Israeli media said the statement was dictated by Prime Minister Benjamin Netanyahu, whose government could be threatened if he agrees to a deal as hard-line cabinet members demand an attack on Rafah.

The proposal made to Hamas by Egyptian mediators outlines a three-phase process that would lead to an immediate six-week ceasefire and a partial release of Israeli hostages, and would include some form of Israeli withdrawal. The first phase would last 40 days. Hamas would begin releasing female civilian hostages in exchange for Palestinian prisoners held by Israel.

Some families of hostages accused Netanyahu of prolonging the war because of his political interests. Daniel Elgert, whose brother Itzhak is being held by Hamas, addressed Netanyahu at the latest rally in Tel Aviv: “Bibi, we call on you from here to announce the end of the war in exchange for the return of all hostages. The war is basically over, we know it’s over, you can’t fool us.”

According to local Gaza health officials, the war has killed more than 34,000 Palestinians, caused widespread destruction and plunged the territory into an unprecedented humanitarian crisis.

The conflict broke out on October 7, when Hamas attacked southern Israel, kidnapping about 250 people and killing about 1,200 people, mostly civilians. Israel says militants are still holding about 100 hostages and the remains of more than 30 others.

At least six people were killed in Israeli attacks on Gaza on Saturday. Three bodies were recovered from the rubble of a building in Rafah and taken to Yousef Al Najjar Hospital. An attack in the Nuseirat refugee camp in central Gaza killed three people, according to hospital officials.

In the past 24 hours, the bodies of 32 people killed by Israeli strikes have been taken to local hospitals, Gaza’s Health Ministry said on Saturday. The ministry does not distinguish between fighters and civilians in its figures, but says women and children make up about two-thirds of the deaths.

The Israeli army says it has killed 13,000 militants, without providing evidence to support the claim.

It has also carried out mass arrests during its raids on Gaza. The territory’s health ministry has urged the International Criminal Court to investigate the death of a Gaza surgeon in Israeli custody. According to the Palestinian Prisoners Club, Adnan al-Borsh, 50, was working at al-Awda hospital when Israeli forces stormed it in December.

The United Nations has warned that hundreds of thousands of people are “at immediate risk of death” if Israeli forces advance on the densely packed Rafah, which is also a crucial entry point for humanitarian aid.

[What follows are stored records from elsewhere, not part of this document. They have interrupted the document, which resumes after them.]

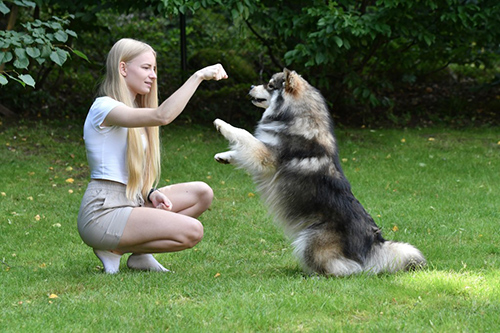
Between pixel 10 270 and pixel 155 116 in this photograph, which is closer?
pixel 155 116

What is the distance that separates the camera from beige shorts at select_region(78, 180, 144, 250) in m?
4.09

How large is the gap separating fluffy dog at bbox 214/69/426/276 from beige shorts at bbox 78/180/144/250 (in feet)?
2.77

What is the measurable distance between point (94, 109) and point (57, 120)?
22.2 feet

Israel has informed US officials of its plan to evacuate civilians.

The director of the UN World Food Program, Cindy McCain, said on Friday that trapped civilians in the north, the most cut-off part of Gaza, have been plunged into famine. McCain said a ceasefire and a greatly increased flow of aid through land and sea routes were essential.

An Israeli humanitarian official on Saturday called McCain’s claim false and said Israel has facilitated the delivery of more aid. The official spoke on condition of anonymity due to the sensitivity of the situation.

Israel recently opened new crossings for aid in northern Gaza, but on Wednesday Israeli settlers blocked the first convoy before it entered the besieged enclave. Once in Gaza, the convoy was commandeered by Hamas militants before UN officials recovered it.

Some displaced residents of northern Gaza said they had skipped meals and had not seen vegetables for weeks.

“You now know that everything is scarce in Gaza. There are no vegetables and no aid or food parcels. We receive food parcels about once a month,” said Marwan Al-Zaid.

In the Israeli-occupied West Bank, where tensions have been high since the war in Gaza broke out, the Israeli army said this and Shin Bet had killed five fighters in Tulkarem, claiming the fighters had opened fire. Palestinian authorities said five people were killed by Israeli fire in the town of Deir al-Ghusun, about 7 kilometers northeast of Tulkarem.